* _To be done_: Extract every row below word for word, leaving out the pictures.

[Begin Data provided]

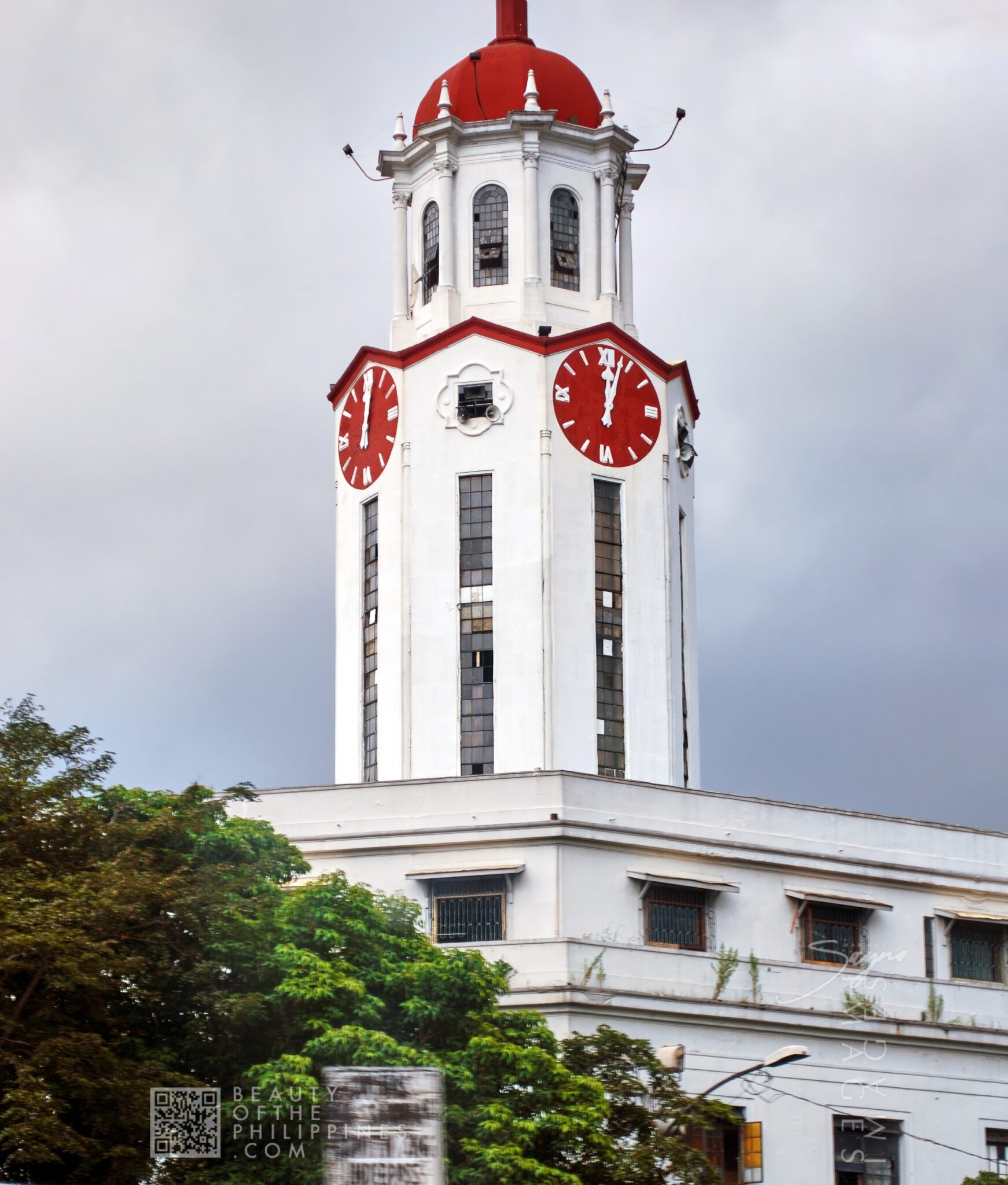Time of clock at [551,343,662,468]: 12:03
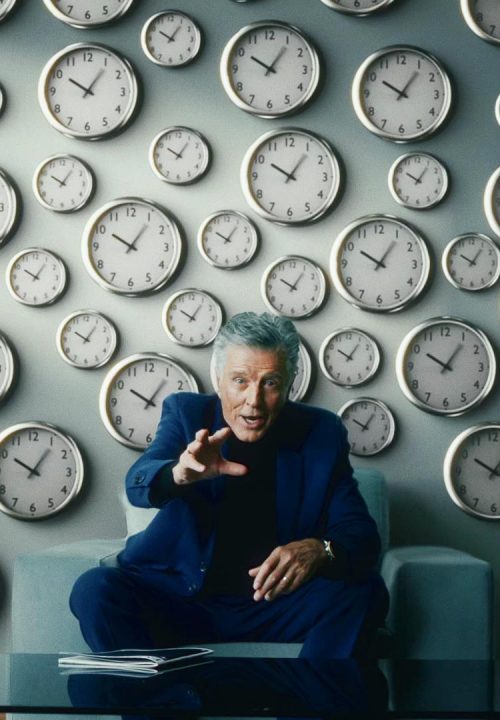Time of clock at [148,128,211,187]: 10:05
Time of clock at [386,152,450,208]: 10:05
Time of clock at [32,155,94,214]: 10:05
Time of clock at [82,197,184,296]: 10:05
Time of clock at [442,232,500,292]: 10:05
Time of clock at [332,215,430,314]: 10:05
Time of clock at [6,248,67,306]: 10:05
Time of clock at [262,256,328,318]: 10:05
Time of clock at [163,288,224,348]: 10:05
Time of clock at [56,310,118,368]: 10:05
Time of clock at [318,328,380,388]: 10:05
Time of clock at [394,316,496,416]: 10:06
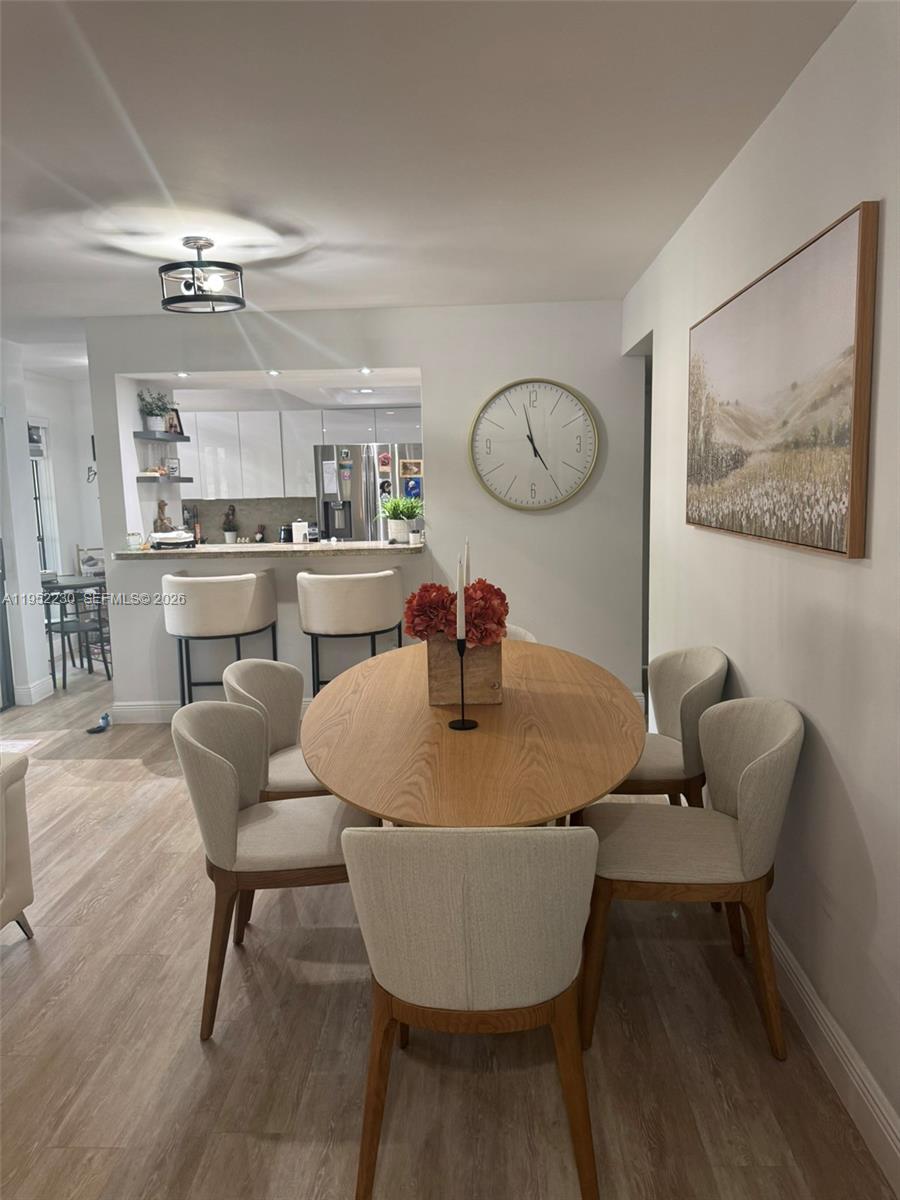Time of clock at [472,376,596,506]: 4:57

[End Data provided]

* _Task solution_:
Time of clock at [551,343,662,468]: 12:03
Time of clock at [148,128,211,187]: 10:05
Time of clock at [386,152,450,208]: 10:05
Time of clock at [32,155,94,214]: 10:05
Time of clock at [82,197,184,296]: 10:05
Time of clock at [442,232,500,292]: 10:05
Time of clock at [332,215,430,314]: 10:05
Time of clock at [6,248,67,306]: 10:05
Time of clock at [262,256,328,318]: 10:05
Time of clock at [163,288,224,348]: 10:05
Time of clock at [56,310,118,368]: 10:05
Time of clock at [318,328,380,388]: 10:05
Time of clock at [394,316,496,416]: 10:06
Time of clock at [472,376,596,506]: 4:57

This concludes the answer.